Aku setengah tak percaya dengan cerita yang disampaikan olehnya itu sebab selama di Jepang, ia tak pernah sekali pun membagikan kehidupannya. Feed instagramnya tak ada unsur jepang-jepangnya sama sekali, Dan dalam grup kelompok pun, ia hanya diam tak berkabar.

Usai puas berbincang-bincang, Isan menyatakan kalau sebentar lagi, tepatnya pukul 7 malam, teman-teman satu kelompok akan menggelar panggilan video bersama denganku. Mereka telah setuju untuk mengucapkan selamat secara langsung kepadaku dan Namira. Sungguh sebuah kejutan buat kami berdua! Membuatku cukup penasaran.

Dan pada jam yang telah disepakati, Isan mulai mengawali panggilan. Ia mencoba menautkan kontak satu per satu secara berurutan, lantas masing-masing dari mereka yang terpanggil mulai menerima permintaannya.

Selang sekitar 15 detik, telah terhubung empat orang sekaligus, termasuk Isan. Ketiga orang lainnya kemudian menyalakan kamera depannya masing-masing hingga aku dan Isan bisa menyaksikan wajah mereka dengan gamblang. Mereka langsung bergantian mengucapkan selamat atas pernikahanku.

Teman-temanku kurasa masih sama saja seperti dulu. Mereka tampak seperti apa adanya tanpa tedeng aling-aling. Tak ada juga yang tampak melakukan pencitraan berlebihan untuk tampil satu sama lain. Di antara kami, ada yang depan layar ditemani balita dan suami. Ada yang tak sempat dandan hingga mesti malu-malu kucing berulang kali menutupi wajahnya dengan telapak tangan. Ada juga yang sangat percaya diri dengan gaya khas emak-emak yang simpel dalam balutan daster. Dalam pertemuan itu, kami banyak tertawa terpingkal-pingkal sebab tak sedikit yang menyampaikan kembali ingatan bersama akan momen lucu di masa lalu.

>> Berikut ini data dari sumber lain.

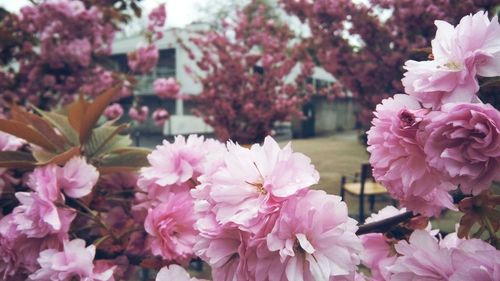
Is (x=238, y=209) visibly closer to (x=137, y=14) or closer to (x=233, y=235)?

Sayangnya, temu kangen daring yang penuh dengan suasana keakraban itu tak bisa berlangsung lama. Mereka yang melakukan panggilan video denganku itu terbatas akan durasi karena mesti bergantian dengan yang lain. Sejauh ini Whatsapp baru bisa menyediakan fitur panggilan bersama maksimal empat orang. Meskipun demikian, aku sangat terhibur dengan kesempatan temu kangen ini. Pertemuan ini benar-benar seperti reuni bagi kami. Kami bisa bertatap-tatapan secara langsung, meski hanya dari balik layar gawai. Aku juga sangat senang karena pada akhirnya bisa mengumumkan keberadaan nyonya Teje kepada mereka.

Usai puas reunian, panggilan video pun akhirnya dimatikan. Lantas aku, Namira, dan Isan diam sejenak lantaran sudah kehabisan bahan obrolan.